Gli americani,
dunque, approvano Trump, il bando all’immigrazione – temporaneo, limitato ad
alcuni paesi. L’uomo non piace, ma le restrizioni all’immigrazione sì. Ci sono alcuni
possibili perché.
Il numero. Con
una popolazione che è poco più della metà di quella europea, 320 milioni contro
507, e un pil uguale, sui 17 mila miliardi di dollari, gli Stati Uniti
continuano a essere le terra d’elezione degli immigrati: 43 milioni ne sono
arrivati nei quindici anni del millennio, legali e illegali, a fronte dei 21,1
entrati nella Ue, più o meno forzosamente. Gli immigrati, di prima e seconda
generazione, sono oggi il 13,3 per cento della popolazione Usa. Un’incidenza
superiore a quella di qualsiasi paese europeo.

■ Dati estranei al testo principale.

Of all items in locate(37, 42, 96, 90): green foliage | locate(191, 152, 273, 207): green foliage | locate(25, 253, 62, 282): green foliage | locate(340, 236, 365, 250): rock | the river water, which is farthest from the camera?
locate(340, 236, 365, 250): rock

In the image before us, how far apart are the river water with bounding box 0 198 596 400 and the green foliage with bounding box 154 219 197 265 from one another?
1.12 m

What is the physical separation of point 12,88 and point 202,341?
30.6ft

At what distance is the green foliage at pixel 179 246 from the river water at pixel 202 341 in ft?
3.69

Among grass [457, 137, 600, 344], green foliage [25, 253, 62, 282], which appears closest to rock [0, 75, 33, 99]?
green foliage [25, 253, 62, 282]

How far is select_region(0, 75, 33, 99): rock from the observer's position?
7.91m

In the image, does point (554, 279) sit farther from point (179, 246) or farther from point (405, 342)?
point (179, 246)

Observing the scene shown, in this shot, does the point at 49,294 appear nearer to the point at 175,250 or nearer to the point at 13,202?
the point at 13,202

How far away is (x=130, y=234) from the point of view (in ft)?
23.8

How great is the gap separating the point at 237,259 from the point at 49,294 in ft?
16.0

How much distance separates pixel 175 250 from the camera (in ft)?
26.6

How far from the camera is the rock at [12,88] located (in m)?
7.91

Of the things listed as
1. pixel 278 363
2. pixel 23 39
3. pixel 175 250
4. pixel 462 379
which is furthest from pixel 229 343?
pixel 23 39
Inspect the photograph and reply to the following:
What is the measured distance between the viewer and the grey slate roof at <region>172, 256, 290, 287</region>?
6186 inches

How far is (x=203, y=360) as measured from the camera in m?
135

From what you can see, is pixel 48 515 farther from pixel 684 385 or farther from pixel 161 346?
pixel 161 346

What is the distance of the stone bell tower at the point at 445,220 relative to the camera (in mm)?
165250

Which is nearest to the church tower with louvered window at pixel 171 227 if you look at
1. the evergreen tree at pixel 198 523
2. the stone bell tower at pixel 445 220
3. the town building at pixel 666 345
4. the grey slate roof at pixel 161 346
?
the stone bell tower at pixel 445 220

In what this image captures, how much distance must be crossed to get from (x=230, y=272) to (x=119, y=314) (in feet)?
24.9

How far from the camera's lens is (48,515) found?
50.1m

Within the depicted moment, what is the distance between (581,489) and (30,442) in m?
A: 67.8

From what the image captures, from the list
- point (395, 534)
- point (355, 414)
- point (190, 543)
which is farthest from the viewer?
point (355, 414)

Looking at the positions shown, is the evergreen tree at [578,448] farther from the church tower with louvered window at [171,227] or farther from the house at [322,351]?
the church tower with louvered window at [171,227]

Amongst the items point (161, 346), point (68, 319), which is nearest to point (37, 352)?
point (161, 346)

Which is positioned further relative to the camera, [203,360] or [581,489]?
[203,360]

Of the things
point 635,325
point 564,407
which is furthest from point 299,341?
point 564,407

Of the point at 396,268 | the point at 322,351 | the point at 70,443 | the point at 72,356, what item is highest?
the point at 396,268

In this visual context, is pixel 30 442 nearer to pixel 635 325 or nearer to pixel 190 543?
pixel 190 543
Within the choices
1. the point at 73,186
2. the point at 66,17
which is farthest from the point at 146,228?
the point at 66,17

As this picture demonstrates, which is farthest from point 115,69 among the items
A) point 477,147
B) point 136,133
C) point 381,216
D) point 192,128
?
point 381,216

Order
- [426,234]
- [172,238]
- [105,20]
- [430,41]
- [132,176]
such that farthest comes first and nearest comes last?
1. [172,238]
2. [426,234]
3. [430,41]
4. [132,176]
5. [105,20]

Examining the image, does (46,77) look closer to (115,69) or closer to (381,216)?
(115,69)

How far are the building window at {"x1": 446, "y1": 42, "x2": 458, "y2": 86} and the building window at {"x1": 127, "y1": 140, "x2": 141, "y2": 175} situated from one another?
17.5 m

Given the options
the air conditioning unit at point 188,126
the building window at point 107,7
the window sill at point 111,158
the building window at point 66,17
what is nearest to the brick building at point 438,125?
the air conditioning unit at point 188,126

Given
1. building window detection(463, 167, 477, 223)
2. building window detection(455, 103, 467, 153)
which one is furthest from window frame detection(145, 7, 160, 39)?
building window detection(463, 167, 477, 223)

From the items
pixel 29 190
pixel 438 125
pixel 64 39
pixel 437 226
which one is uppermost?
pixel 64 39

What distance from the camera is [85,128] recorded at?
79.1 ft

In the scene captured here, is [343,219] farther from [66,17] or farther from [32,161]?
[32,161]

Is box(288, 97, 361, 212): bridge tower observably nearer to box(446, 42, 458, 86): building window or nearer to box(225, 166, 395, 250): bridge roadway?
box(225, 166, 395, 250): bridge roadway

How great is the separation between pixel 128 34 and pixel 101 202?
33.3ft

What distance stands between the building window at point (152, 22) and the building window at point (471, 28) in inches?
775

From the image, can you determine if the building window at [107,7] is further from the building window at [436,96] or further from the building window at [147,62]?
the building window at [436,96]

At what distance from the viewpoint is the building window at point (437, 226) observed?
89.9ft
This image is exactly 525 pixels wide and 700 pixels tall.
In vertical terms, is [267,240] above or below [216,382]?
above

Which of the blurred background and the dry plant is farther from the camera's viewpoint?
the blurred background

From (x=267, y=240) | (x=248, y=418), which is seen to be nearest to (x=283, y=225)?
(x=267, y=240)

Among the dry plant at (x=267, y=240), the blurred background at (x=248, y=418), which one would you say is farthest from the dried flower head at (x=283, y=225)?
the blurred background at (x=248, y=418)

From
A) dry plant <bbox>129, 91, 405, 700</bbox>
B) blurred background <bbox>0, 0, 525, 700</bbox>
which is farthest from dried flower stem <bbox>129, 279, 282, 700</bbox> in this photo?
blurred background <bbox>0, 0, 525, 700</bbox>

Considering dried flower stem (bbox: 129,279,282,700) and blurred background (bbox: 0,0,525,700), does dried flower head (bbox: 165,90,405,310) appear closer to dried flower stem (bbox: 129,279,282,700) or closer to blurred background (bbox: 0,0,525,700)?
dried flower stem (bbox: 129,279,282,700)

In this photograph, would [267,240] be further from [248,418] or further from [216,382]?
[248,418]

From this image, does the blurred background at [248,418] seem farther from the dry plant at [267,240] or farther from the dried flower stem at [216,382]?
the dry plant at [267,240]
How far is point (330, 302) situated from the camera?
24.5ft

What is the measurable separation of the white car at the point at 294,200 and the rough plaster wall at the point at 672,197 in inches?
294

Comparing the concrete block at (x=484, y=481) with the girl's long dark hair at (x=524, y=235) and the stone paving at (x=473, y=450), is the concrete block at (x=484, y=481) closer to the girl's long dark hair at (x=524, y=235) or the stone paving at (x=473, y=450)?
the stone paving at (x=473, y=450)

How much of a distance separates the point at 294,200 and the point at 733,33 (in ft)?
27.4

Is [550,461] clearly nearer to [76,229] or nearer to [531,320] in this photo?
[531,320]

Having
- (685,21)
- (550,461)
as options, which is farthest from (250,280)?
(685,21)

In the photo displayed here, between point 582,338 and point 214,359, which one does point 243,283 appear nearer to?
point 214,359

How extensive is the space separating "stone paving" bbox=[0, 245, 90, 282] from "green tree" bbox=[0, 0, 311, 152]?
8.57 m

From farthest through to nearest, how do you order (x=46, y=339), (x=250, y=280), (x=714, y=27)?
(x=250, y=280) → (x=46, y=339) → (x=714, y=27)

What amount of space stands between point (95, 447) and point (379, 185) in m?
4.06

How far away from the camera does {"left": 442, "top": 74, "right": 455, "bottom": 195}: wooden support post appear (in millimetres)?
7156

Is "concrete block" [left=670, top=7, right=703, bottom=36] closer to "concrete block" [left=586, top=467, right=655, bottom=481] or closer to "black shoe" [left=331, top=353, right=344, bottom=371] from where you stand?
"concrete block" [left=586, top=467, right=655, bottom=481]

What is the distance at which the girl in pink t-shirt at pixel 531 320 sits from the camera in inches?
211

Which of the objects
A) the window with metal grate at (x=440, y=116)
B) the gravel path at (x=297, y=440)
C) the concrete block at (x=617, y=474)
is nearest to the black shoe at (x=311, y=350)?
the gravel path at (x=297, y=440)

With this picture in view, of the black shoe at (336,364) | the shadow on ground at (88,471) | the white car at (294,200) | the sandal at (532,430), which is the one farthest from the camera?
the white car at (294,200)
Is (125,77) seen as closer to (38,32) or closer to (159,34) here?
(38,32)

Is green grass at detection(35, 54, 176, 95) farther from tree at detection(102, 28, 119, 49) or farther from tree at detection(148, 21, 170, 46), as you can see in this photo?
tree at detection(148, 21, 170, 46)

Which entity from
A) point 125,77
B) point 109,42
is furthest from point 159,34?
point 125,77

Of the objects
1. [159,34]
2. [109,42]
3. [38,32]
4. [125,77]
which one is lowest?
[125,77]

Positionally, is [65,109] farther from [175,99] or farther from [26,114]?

La provenienza. Gli immigrati arrivano negli Usa
soprattutto dal Sud America. Non come rifugiati, non per motivi politici.
Il rifiuto. Non
solo gli usi e i modi di essere, anche le leggi in troppi casi non vengono
applicate dagli immigrati. Per questo aspetto la comunità più inadempiente è
quella islamica.
“Siamo tutti immigrati”
è lo slogan anti-Trump negli Usa. Ma è vero solo in parte. Per quattro secoli,
fino a Martin Luther King, gli Stati Uniti erano un paese ex coloniale, degli
immigrati bianchi – e anche qui con distinzioni, tra i gli anglosassoni bianchi
e gli altri. A spese degli indiani d’America, dai Grandi Laghi alle mesas del Sud, e dei neri. E d’altra parte è senza precedenti
un’immigrazione che non viene grata ma supponente e ingiuriosa.